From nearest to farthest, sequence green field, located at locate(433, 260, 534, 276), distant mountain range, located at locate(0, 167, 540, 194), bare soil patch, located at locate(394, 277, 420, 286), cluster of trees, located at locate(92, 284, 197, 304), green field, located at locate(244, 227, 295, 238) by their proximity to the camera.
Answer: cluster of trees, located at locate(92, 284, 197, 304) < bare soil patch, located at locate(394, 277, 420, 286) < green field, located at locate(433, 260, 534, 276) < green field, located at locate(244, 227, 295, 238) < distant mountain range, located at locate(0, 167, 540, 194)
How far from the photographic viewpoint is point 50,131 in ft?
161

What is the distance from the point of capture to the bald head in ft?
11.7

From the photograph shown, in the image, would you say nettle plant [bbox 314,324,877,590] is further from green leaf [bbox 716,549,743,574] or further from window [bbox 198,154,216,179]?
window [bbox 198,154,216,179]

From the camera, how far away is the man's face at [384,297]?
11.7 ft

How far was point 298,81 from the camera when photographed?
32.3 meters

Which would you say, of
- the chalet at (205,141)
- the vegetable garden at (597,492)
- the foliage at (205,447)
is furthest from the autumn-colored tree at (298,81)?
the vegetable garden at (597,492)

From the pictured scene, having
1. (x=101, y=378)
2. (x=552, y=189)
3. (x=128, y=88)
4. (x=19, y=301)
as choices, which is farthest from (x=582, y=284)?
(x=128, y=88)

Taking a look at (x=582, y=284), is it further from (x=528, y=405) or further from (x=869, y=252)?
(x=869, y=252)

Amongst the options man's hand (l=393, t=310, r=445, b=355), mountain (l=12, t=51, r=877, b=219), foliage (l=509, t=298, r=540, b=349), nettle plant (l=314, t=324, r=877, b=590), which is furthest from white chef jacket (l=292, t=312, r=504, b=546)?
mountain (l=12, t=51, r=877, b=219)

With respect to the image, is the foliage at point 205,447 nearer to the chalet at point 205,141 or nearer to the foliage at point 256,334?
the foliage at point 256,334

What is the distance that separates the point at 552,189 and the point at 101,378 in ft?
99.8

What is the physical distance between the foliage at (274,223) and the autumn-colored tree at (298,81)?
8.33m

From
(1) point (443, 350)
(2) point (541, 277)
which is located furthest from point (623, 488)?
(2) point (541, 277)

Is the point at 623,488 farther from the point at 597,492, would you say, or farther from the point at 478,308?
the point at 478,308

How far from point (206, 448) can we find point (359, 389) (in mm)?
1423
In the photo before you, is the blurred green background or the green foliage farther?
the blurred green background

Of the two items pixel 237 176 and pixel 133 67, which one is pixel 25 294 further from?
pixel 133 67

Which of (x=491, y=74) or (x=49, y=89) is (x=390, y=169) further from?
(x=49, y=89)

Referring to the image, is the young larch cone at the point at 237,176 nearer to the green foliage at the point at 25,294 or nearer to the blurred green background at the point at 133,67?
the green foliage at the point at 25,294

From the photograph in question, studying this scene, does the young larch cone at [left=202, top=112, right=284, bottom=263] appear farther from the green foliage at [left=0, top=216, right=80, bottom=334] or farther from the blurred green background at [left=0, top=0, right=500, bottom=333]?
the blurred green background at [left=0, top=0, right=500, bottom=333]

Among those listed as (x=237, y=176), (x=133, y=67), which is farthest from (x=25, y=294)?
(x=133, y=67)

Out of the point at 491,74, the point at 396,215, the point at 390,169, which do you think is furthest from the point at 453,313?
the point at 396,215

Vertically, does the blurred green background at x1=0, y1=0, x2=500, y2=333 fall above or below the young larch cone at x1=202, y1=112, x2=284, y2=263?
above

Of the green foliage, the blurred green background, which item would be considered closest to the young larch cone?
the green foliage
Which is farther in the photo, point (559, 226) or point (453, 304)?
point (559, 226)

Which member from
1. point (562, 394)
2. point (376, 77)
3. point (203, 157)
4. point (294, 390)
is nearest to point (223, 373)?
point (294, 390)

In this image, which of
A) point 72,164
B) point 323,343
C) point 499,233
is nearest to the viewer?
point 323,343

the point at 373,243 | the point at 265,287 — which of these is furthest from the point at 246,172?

# # # #

> **Exercise details**: Recast the material as a Markdown table with the columns Row and Line, starting at the line that contains "From the photograph shown, in" and ending at the line that contains "32.3 meters". Number each row and leave out blank lines.

> **Task answer**:
| Row | Line |
|---|---|
| 1 | From the photograph shown, in the image, would you say nettle plant [bbox 314,324,877,590] is further from green leaf [bbox 716,549,743,574] or further from window [bbox 198,154,216,179]? |
| 2 | window [bbox 198,154,216,179] |
| 3 | From the camera, how far away is the man's face at [384,297]? |
| 4 | 11.7 ft |
| 5 | How far was point 298,81 from the camera when photographed? |
| 6 | 32.3 meters |